His latest connection to South Africans in international sailing was working as tactician on Tina Plattner’s TP52 Phoenix in the lead up to the campaign in the 52 Super Series in 2018.
High performance
Sadler is generally away from home sailing for 10-15 days a month. ‘I find with these regattas, there’s a very high expectation of performance. I have to be very focused on getting the job done and doing the best I can. There’s no time for relaxing and having a good time. I do that when I get home.’
With Sadler spending so much time offshore, you would think that ocean sailing would be his preference but he says he enjoys sailing inland as well. ‘Inland has the appeal of the chess game –searching out the puffs of wind and the wind bends around the land. Patience, he explains, is something that develops with experience. ‘Quite often a rushed decision is where things go wrong. Get the information you need, wait until you’re sure of the call, then make it – whether it’s what sail you’re going to use or which side of the course you’re going to sail on,’ he says.
Coaching class
Many of the helmsmen are the owners of the yachts so his role as tactician is to help coach. ‘Sometimes you have to let them make their own mistakes so they can learn. The aim is to coach them in a relaxed way, making them feel comfortable about what we’re trying to achieve, keeping the boat in safe positions around the course but also trying to win the race by making the right decisions.” What still drives his passion for the sport after so many years? ‘The feeling of success,’ says Sadler. ‘The goal is to win. I like winning. Although sometimes winning is not necessarily coming first. It’s achieving what you set out to achieve as a team. You’re only as good as the worst guy on the boat, so you’ve got to build a team to get the best out of them and then work to get the best out of the boat.’

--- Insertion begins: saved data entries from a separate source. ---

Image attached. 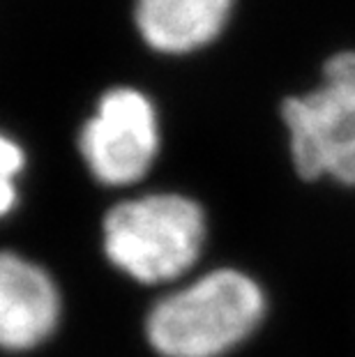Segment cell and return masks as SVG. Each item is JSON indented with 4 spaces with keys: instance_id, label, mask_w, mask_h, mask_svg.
<instances>
[{
    "instance_id": "obj_1",
    "label": "cell",
    "mask_w": 355,
    "mask_h": 357,
    "mask_svg": "<svg viewBox=\"0 0 355 357\" xmlns=\"http://www.w3.org/2000/svg\"><path fill=\"white\" fill-rule=\"evenodd\" d=\"M266 309L252 277L222 268L157 302L146 332L164 357H222L259 330Z\"/></svg>"
},
{
    "instance_id": "obj_2",
    "label": "cell",
    "mask_w": 355,
    "mask_h": 357,
    "mask_svg": "<svg viewBox=\"0 0 355 357\" xmlns=\"http://www.w3.org/2000/svg\"><path fill=\"white\" fill-rule=\"evenodd\" d=\"M201 205L178 194H155L116 205L104 219V249L116 268L143 284L185 275L206 245Z\"/></svg>"
},
{
    "instance_id": "obj_3",
    "label": "cell",
    "mask_w": 355,
    "mask_h": 357,
    "mask_svg": "<svg viewBox=\"0 0 355 357\" xmlns=\"http://www.w3.org/2000/svg\"><path fill=\"white\" fill-rule=\"evenodd\" d=\"M282 118L302 180L355 187V51L328 58L321 86L289 97Z\"/></svg>"
},
{
    "instance_id": "obj_4",
    "label": "cell",
    "mask_w": 355,
    "mask_h": 357,
    "mask_svg": "<svg viewBox=\"0 0 355 357\" xmlns=\"http://www.w3.org/2000/svg\"><path fill=\"white\" fill-rule=\"evenodd\" d=\"M79 148L100 182L132 185L141 180L160 148L153 104L132 88L111 90L83 127Z\"/></svg>"
},
{
    "instance_id": "obj_5",
    "label": "cell",
    "mask_w": 355,
    "mask_h": 357,
    "mask_svg": "<svg viewBox=\"0 0 355 357\" xmlns=\"http://www.w3.org/2000/svg\"><path fill=\"white\" fill-rule=\"evenodd\" d=\"M60 295L40 265L0 254V346L26 351L42 344L58 325Z\"/></svg>"
},
{
    "instance_id": "obj_6",
    "label": "cell",
    "mask_w": 355,
    "mask_h": 357,
    "mask_svg": "<svg viewBox=\"0 0 355 357\" xmlns=\"http://www.w3.org/2000/svg\"><path fill=\"white\" fill-rule=\"evenodd\" d=\"M231 10L233 0H139L137 24L153 49L187 53L213 42Z\"/></svg>"
},
{
    "instance_id": "obj_7",
    "label": "cell",
    "mask_w": 355,
    "mask_h": 357,
    "mask_svg": "<svg viewBox=\"0 0 355 357\" xmlns=\"http://www.w3.org/2000/svg\"><path fill=\"white\" fill-rule=\"evenodd\" d=\"M24 169V153L12 139L0 134V217L7 215L17 203L14 180Z\"/></svg>"
}]
</instances>
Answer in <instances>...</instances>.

As for staying fit, Sadler advises sailing, sailing and more sailing. As a tactician, his game is placing a yacht in the right place on the race course to get the best out of the prevailing conditions. This is less physically demanding than that of a bowman, whose job may require him to spend hours in the gym, he explains. ‘What’s so good about sailing, is that you’ve never got it all. There’s always something to learn to progress up the ladder, to make improvements. It can be quite rewarding that way.’